◆ **WORK TO BE COMPLETED**:
Copy out word for word the records from the line with "Rapoo V200Pro 4K+8K" to the line with "5 Homemade 4 - 6 months baby food recipes!", including both of those lines. Leave the pictures out of your answer.

◆ **DATA FOR THE TASK**:
----
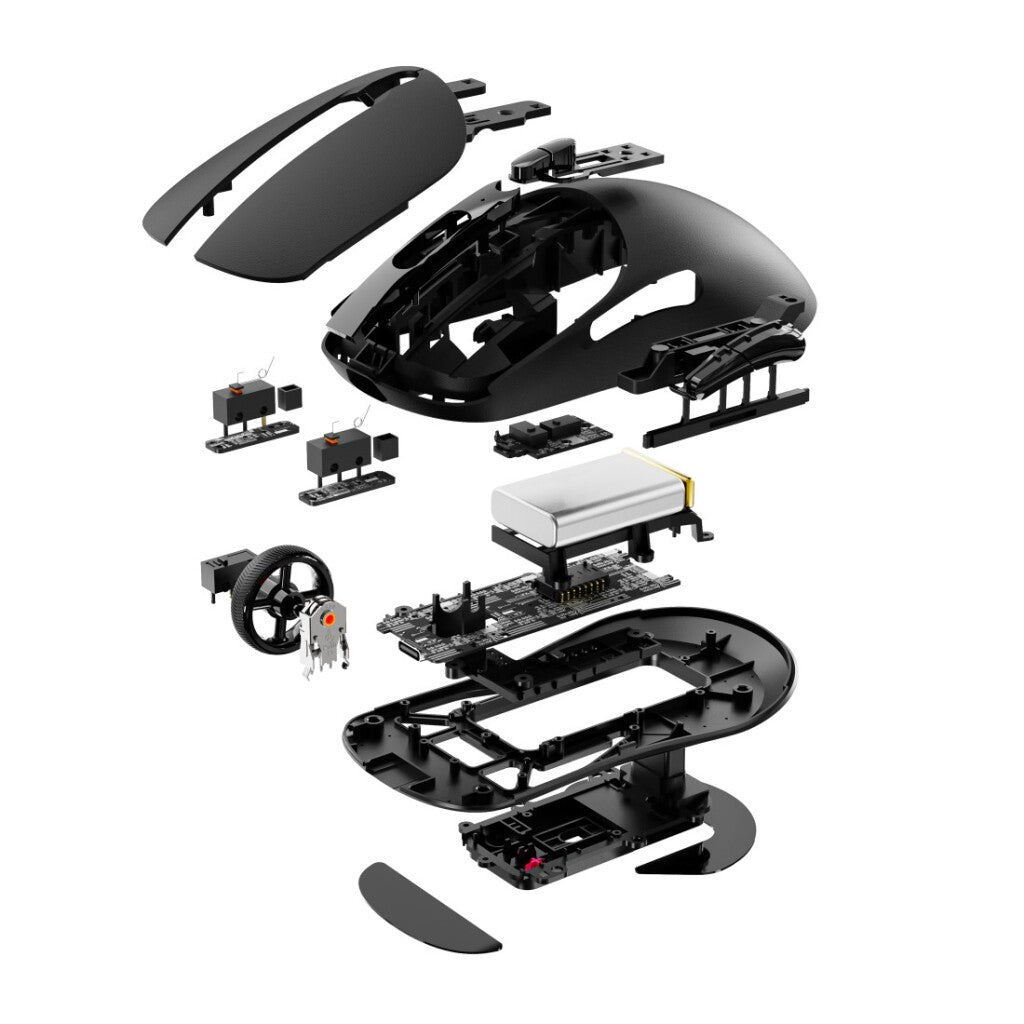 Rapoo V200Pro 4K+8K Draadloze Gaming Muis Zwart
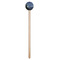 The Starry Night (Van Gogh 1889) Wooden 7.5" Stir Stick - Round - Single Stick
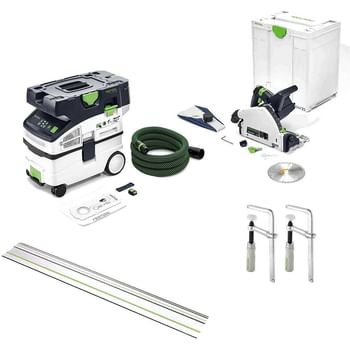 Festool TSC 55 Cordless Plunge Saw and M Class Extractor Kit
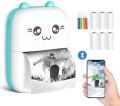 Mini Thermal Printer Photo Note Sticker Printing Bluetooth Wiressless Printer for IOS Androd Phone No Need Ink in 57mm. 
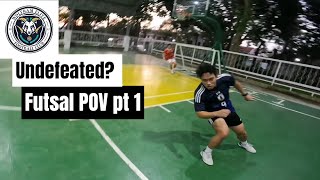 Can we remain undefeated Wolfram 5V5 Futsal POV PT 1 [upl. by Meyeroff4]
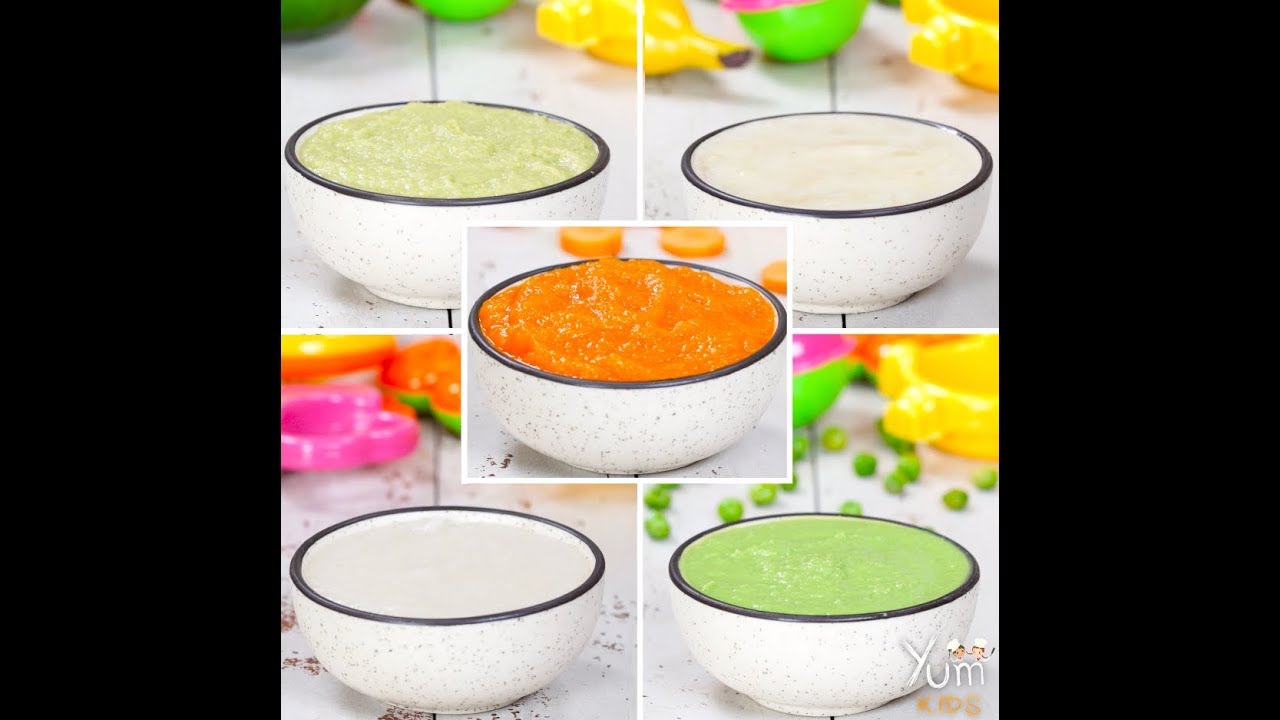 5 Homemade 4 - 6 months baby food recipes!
----
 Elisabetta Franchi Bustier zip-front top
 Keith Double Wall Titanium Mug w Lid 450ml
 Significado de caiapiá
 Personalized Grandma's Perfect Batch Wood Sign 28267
----
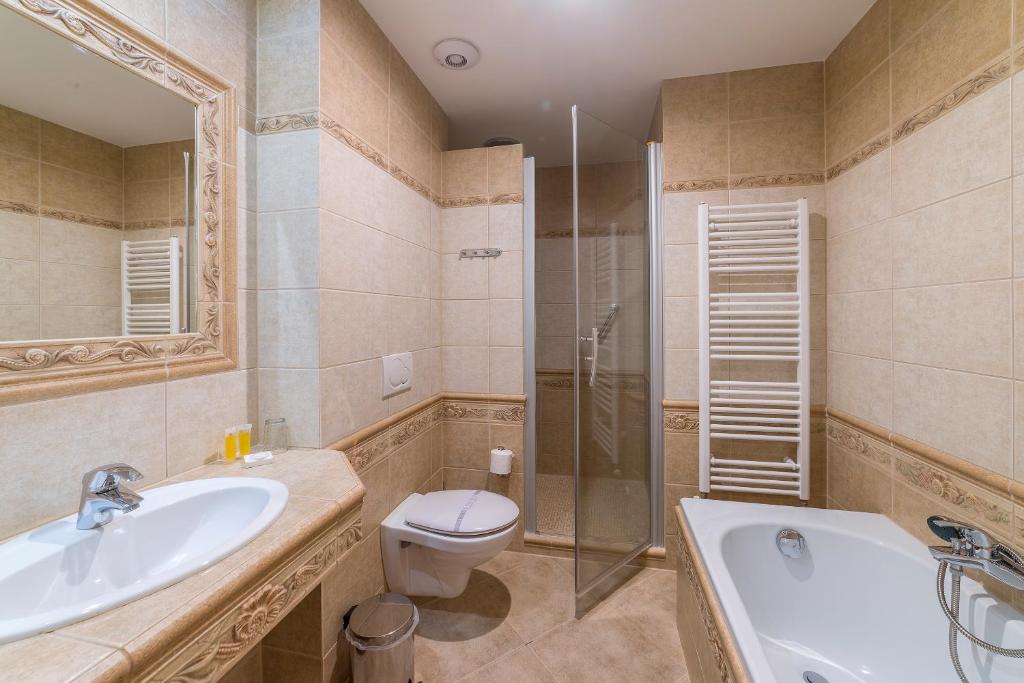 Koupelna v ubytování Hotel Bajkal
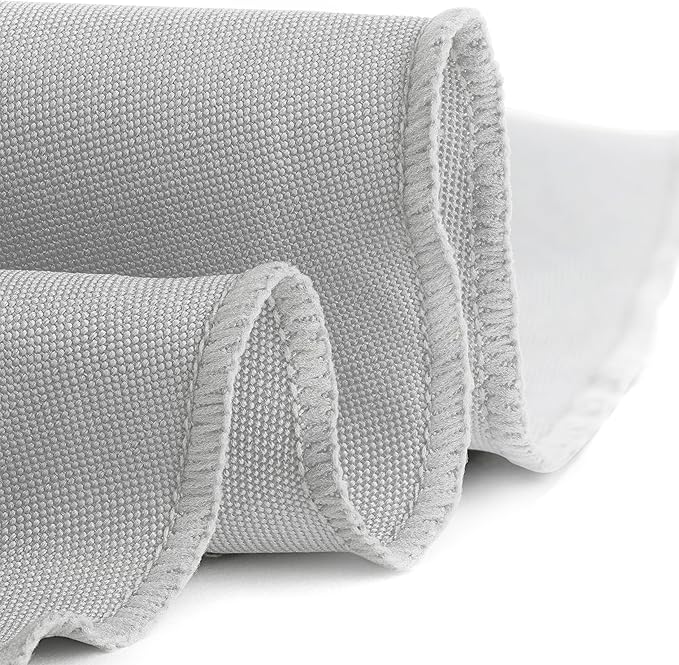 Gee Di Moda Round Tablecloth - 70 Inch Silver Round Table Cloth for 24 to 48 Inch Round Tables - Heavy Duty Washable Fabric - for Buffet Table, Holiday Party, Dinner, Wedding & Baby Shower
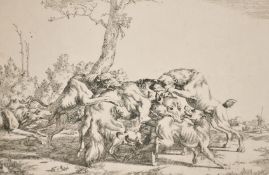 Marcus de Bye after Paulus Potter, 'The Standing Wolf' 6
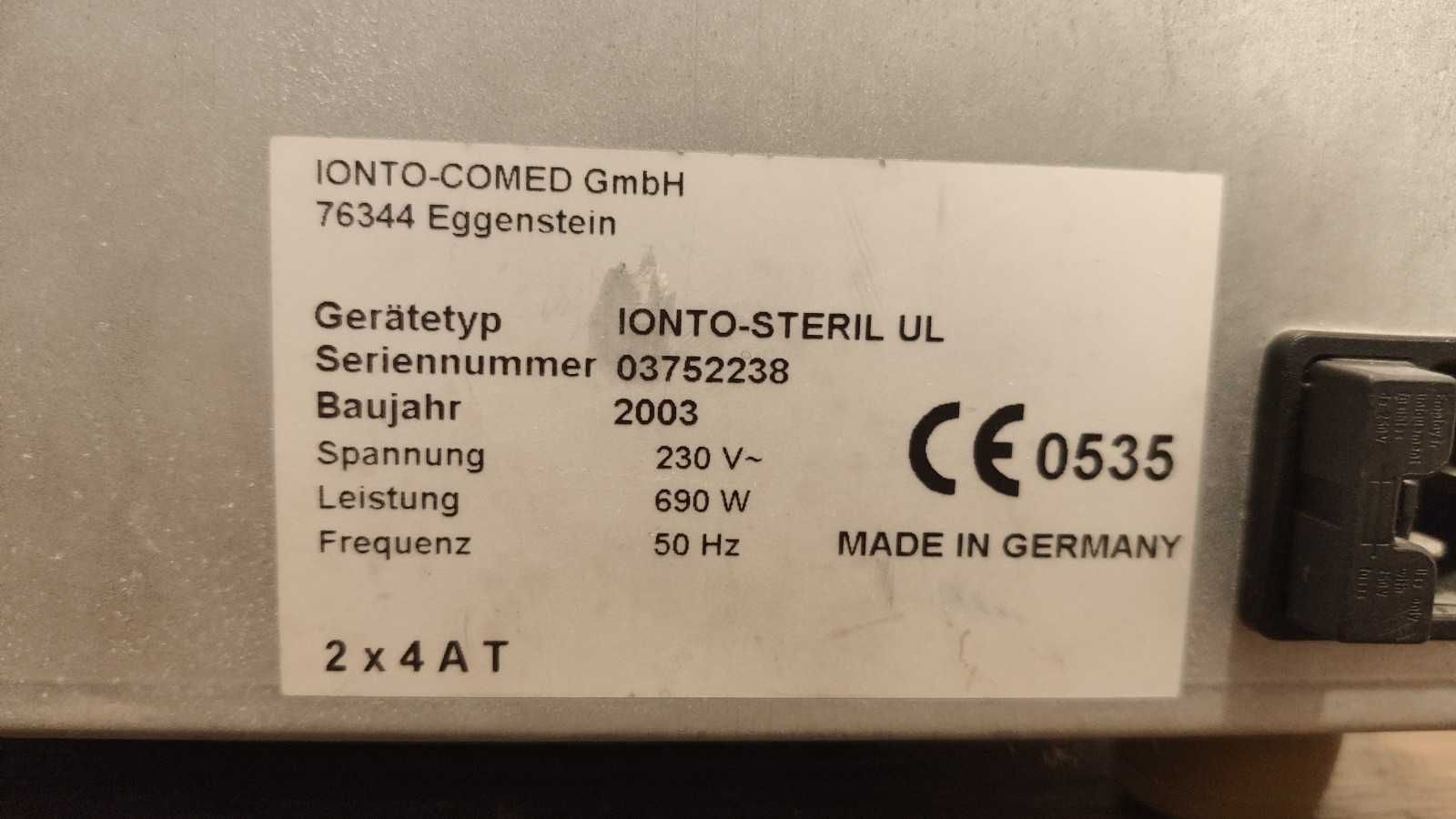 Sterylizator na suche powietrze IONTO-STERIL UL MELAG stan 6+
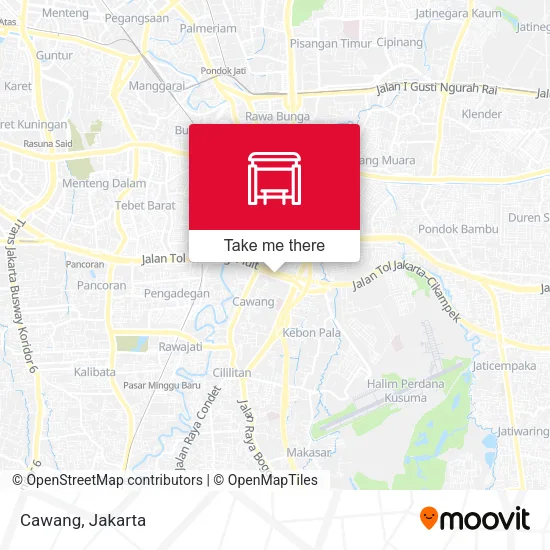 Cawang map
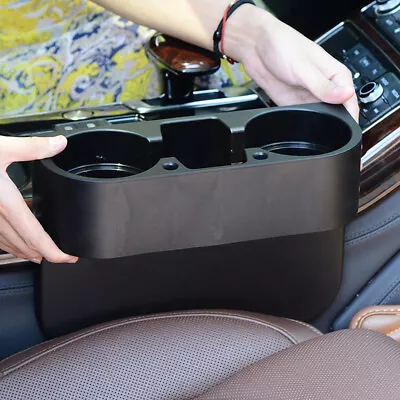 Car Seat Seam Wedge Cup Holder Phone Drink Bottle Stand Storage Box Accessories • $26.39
----
◆ **RESPONSE TO THE TASK**:
 Rapoo V200Pro 4K+8K Draadloze Gaming Muis Zwart
 The Starry Night (Van Gogh 1889) Wooden 7.5" Stir Stick - Round - Single Stick
 Festool TSC 55 Cordless Plunge Saw and M Class Extractor Kit
 Mini Thermal Printer Photo Note Sticker Printing Bluetooth Wiressless Printer for IOS Androd Phone No Need Ink in 57mm. 
 Can we remain undefeated Wolfram 5V5 Futsal POV PT 1 [upl. by Meyeroff4]
 5 Homemade 4 - 6 months baby food recipes!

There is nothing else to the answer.